Running the Program
The program itself looks like a harmless tool that lists a bunch of information about all running processes and the dll’s they load. Since this binary is in a chapter about static analysis, it makes sense that most of the work here will be done in IDA.
Modifying return address
Initially, the program looks to be a non-malicious binary that does exactly what we observed by running it. If we look towards the beginning of the
_main function, we can see that IDA has highlighted part of the
mov [ebp+4], eax instruction. This is highlighted because IDA does not expect a function to modify a value outside its own stack frame.
call instruction places the address of the next instruction on the stack so when the called function returns, execution can continue in the caller. The
retn function will pop the value of the return address off the stack and move pc to that address. This piece of malware exploits this mechanic by overwriting the return address at
ebp+4 to some malicious code hidden in the binary. After main is finished, the malicious payload beginning at address
0x40148C will execute.
Jumping Under Constant Condition
When we disassemble the code near
0x40148C, we quickly find that IDA generates some weird disassembly. IDA tells us that this disassembly is suspicious by highlighting the address of the
jmp instruction at
0x401496. Looking up at the previous two instructions, we see a sequence that always results in a jump to
0x401497. IDA has already disassembled the byte at that address as part of a bad jump instruction.
We can fix this by patching the
0xE9 byte to a
nop so IDA can correctly disassemble the rest of the function.
The next chunk of code disassembled looks like something that prints a message to the user. When we ran this binary we never saw this message. This code is a distraction to hide the interesting functionality of this software.
The three instructions starting at
0x401487 sets up an exception handler. Windows uses the fs segment to store information about the current thread. The first piece of data in this segment is a pointer to a linked list of exception handlers. When an exception occurs, the CPU will try to execute the first handler in the list. If that handler cannot recover from the exception, it will pass to the next handler. These three instructions create a handler with code at
0x4014C0 on the stack. It then stores the address of this handler at
The next two instructions cause an exception to occur. The
ecx register is set to zero used to divide. Once this exception occurs, control will go to the exception handler made previously. Since the following instructions never execute, we can simplify the code to an unconditional jump to
0x4014C0 so that stack analysis goes smoothly in the future. To continue with analysis, we need to examine
IDA did not disassemble the data at
0x4014C0. This is fine because we can press
c while highlighted over the raw bytes. IDA will disassemble from this address and we can make more sense of the is happening.
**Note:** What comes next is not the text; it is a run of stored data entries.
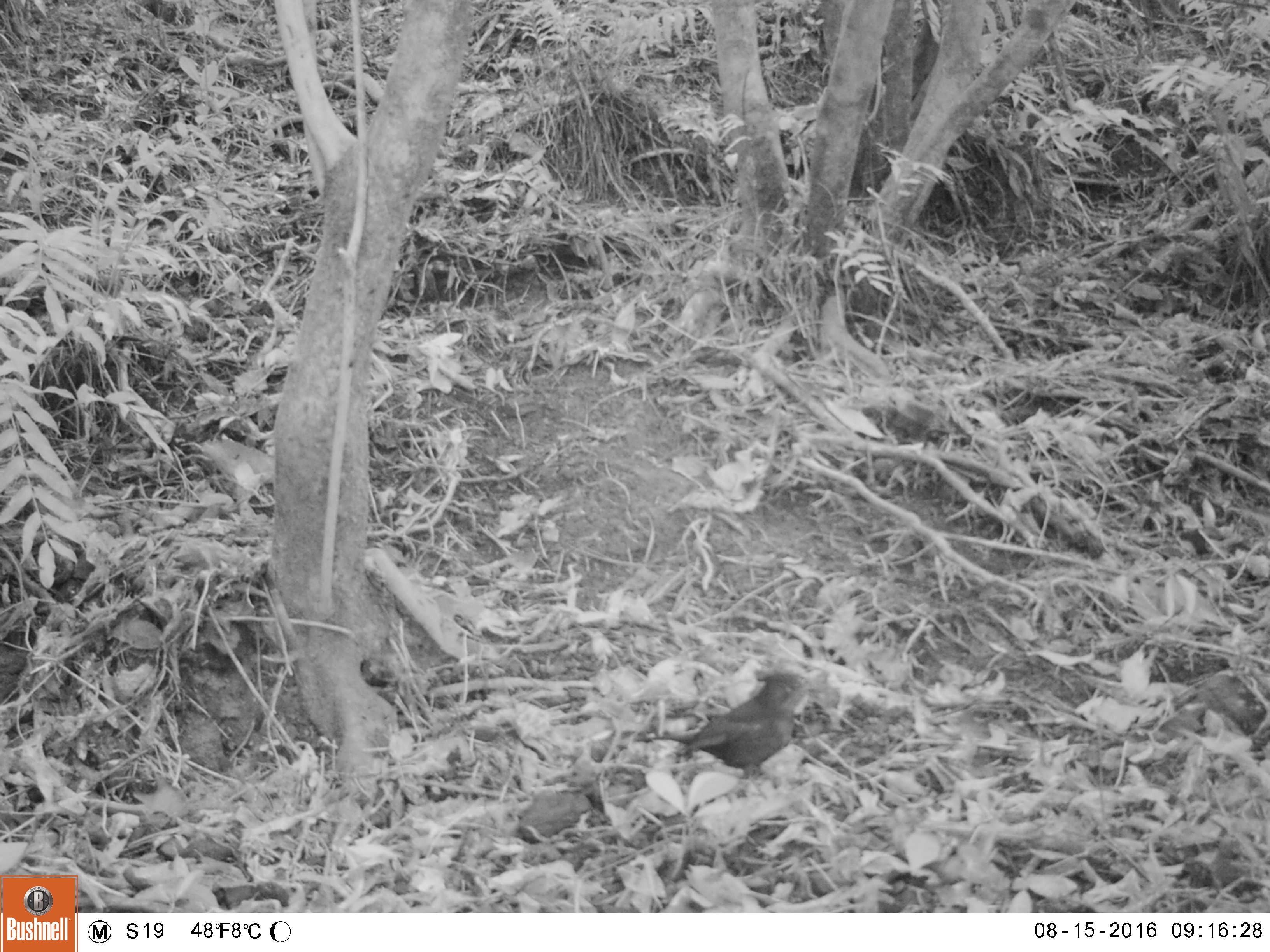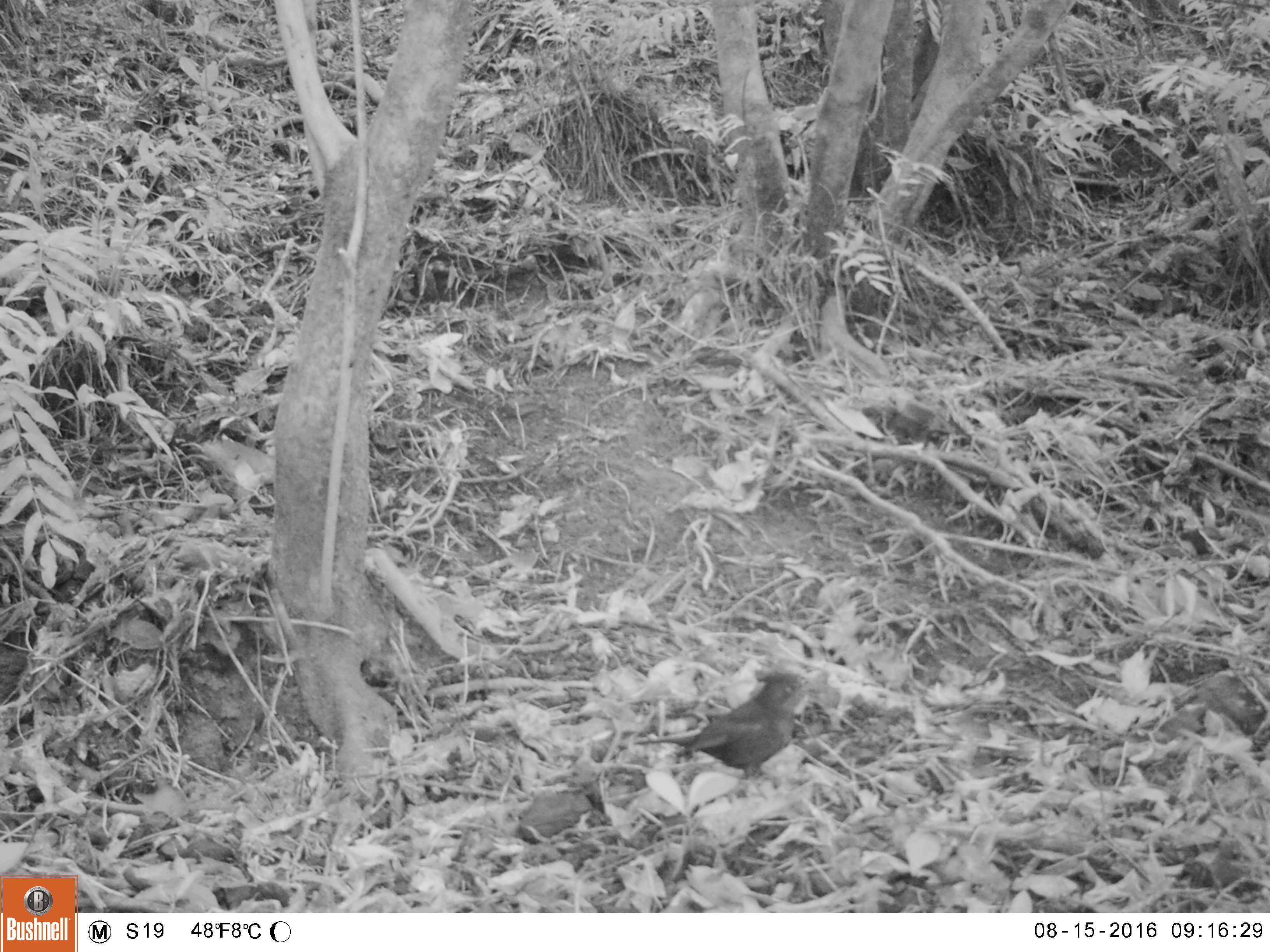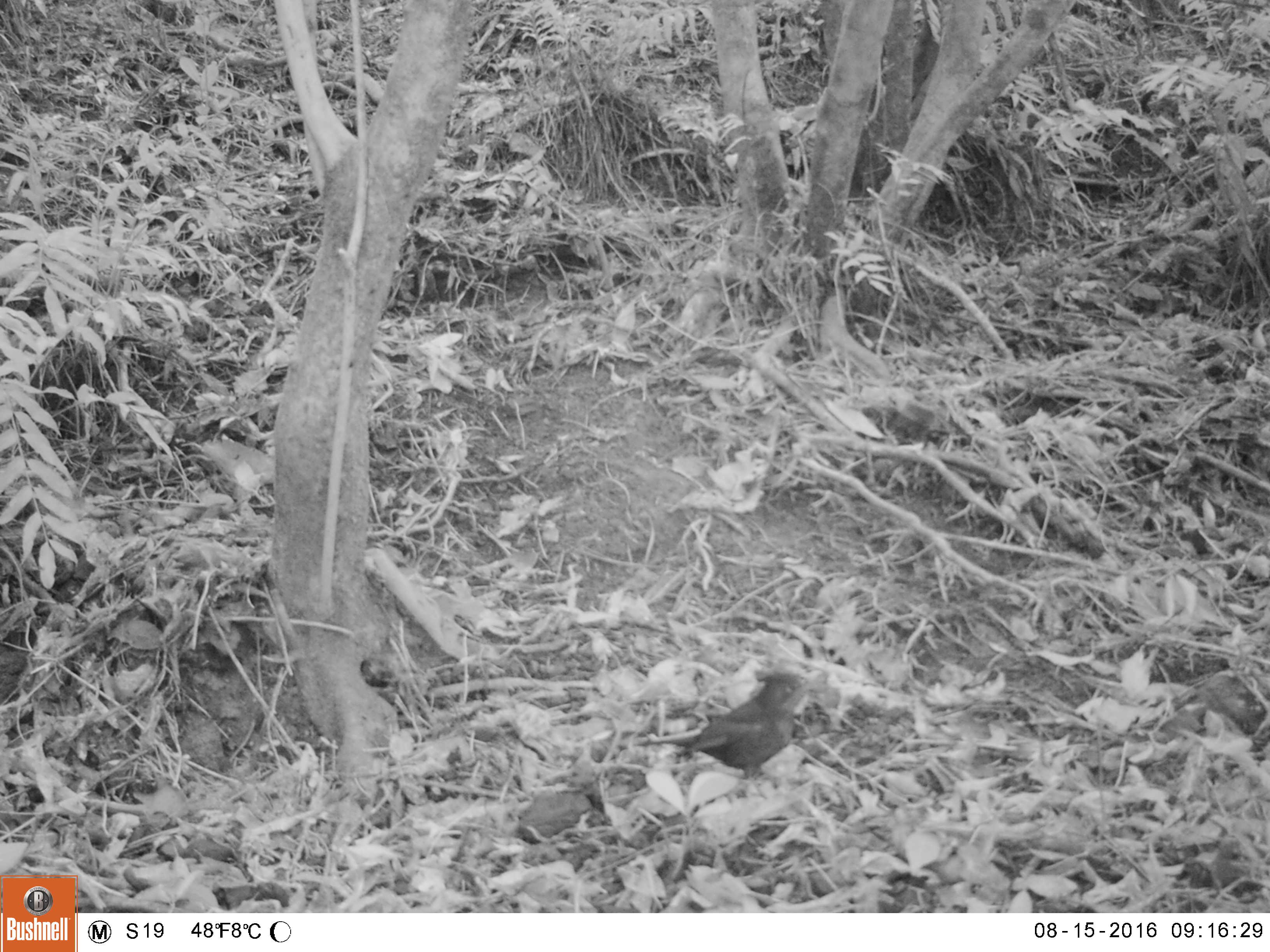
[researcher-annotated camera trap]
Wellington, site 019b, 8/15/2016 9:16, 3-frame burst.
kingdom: Animalia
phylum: Chordata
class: Aves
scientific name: Aves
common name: bird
Bird (Aves).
The disassembly produced by IDA reveals some code that cleans up after the weird exception handling stuff. Following that is an interesting
jmp instruction. This instruction will jump to the second byte of the
jmp instruction. Reusing bytes in instructions confuses IDA because it does not have a good way to display that there are more than one instructions at the same address. The disassembler continues but cannot disassemble the next byte because
0xC0 is not a valid opcode. We can fix this by turning the first byte of the
jmp into a
nop. It is important to note that this only helps us understand the functionality since we are creating functionally equivalent code. It may be confusing if we debugged this program because the
jmp instruction actually does execute.
Jumps with the same target
The code revealed after patching the
jmp decodes two strings from memory uses them to download a file from a remote server. After the download, we see a combination of a
jz and a
jnz that both go one byte into a call instruction. Functionally, this is the same thing as an unconditional jump to the fixed instruction. The benefit of this technique is that IDA will disassemble the code as if the branch was not taken first. When it tries to disassemble the code as if the branch was taken, it sees that that address is already part of an instruction so no further processing is needed.
We can just treat this as a jump under a constant condition and
nop out the byte not executed. Once this patch is complete, we can define go to
0x4014c0 and press
p. IDA will define the this malicious portion of the code as a function and we can easily read it in graph mode or decompile it with Hexrays.